:: TEXT SEGMENT

Nearly a year ago when President Vladimir Putin launched a full-scale invasion of Ukraine, many had thought that the war would end soon.
It hasn't. The war has prolonged and it has left scars in Ukraine and affected the lives and livelihoods of people in almost every corner of the world.
The people of Bangladesh were not spared as well. Every family is feeling the pinch of the conflict, which is taking place thousands of miles away from the delta.
"The effect of the war is visible in every nook and cranny of the country," said Jalal Uddin Ahmed, a private sector employee.
"When I commute in a bus and the ticket issuer asks for a higher fare than I used to pay earlier, I can feel the heat of the war on my wallet."
Ahmed is the breadwinner of a four-member family living in Dhaka for 34 years.
In the past one year since the war broke out, the 55-year man saw the overall cost of living of his family go up by more than 50 per cent.
"The prices of gas, power and fuel would have been stable had there been no war."
Ahmed's plight echoes the struggle confronting millions of his countrymen for the escalated cost of living as reflected by the sustained high inflation, which stood at 8.57 per cent in January.
From cooking gas, grains, edible oil, pulses, sugar, home and personal care products to electricity and papers, all registered an increase in prices over the past year.
And the Russia-Ukraine war is responsible for a large part of the spike, transmitting through higher import costs for petroleum, gas, commodities and many industrial raw materials.

::::
:: DATA BELOW

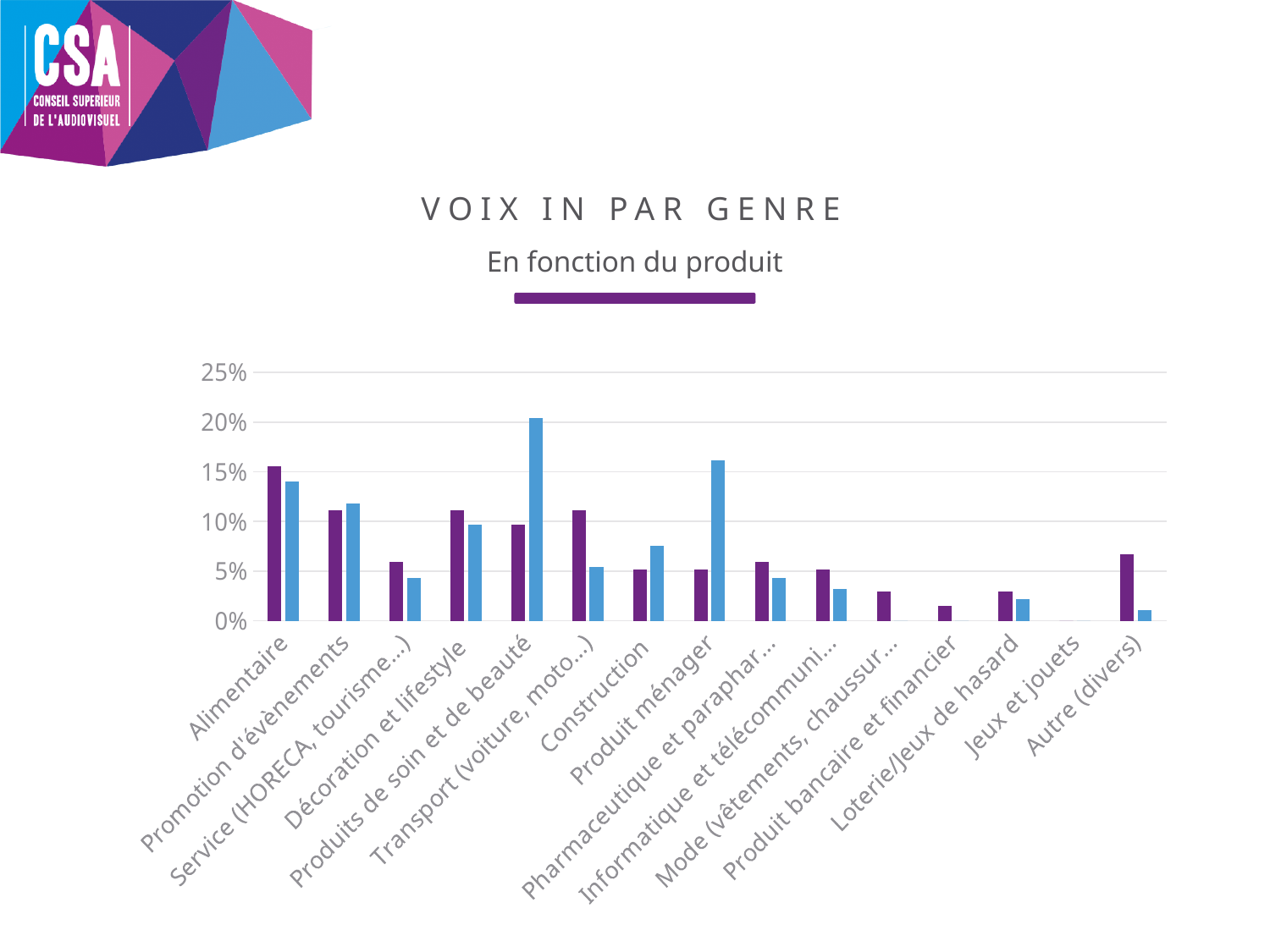
Which product category has the tallest bar in the chart? Produits de soin et de beauté What kind of chart is shown on the slide? bar chart For Construction, which bar is taller, the purple one or the blue one? the blue one How many bars are plotted for each product category? 2 For Produits de soin et de beauté, which bar is taller, the purple one or the blue one? the blue one Which product category has the tallest purple bar? Alimentaire Is the blue bar for Produits de soin et de beauté greater or less than 15%? greater Is the blue bar for Produit ménager greater or less than 10%? greater Is the purple bar for Mode (vêtements, chaussur...) greater or less than 5%? less What is the subtitle shown under the chart title 'VOIX IN PAR GENRE'? En fonction du produit How many product categories are shown on the x axis of the chart? 15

::::

- [EXERCISE INSTRUCTIONS]
- a) Quote the article on the war's effect on Bangladesh from "From cooking gas, grains, edible" up to and including "the past year.".
- b) Answer these questions using the article on the war's effect on Bangladesh.
(i) For how many years has Jalal Uddin Ahmed's family lived in Dhaka?
(ii) By how much did the overall cost of living of his family rise in the year since the war broke out?
(iii) What was the inflation rate in January?
The data above is separate material and stands apart from the article.

- [RESULTS BY TASK]
- a)
From cooking gas, grains, edible oil, pulses, sugar, home and personal care products to electricity and papers, all registered an increase in prices over the past year.

- b)
(i) 34 years.
(ii) By more than 50 percent.
(iii) 8.57 percent.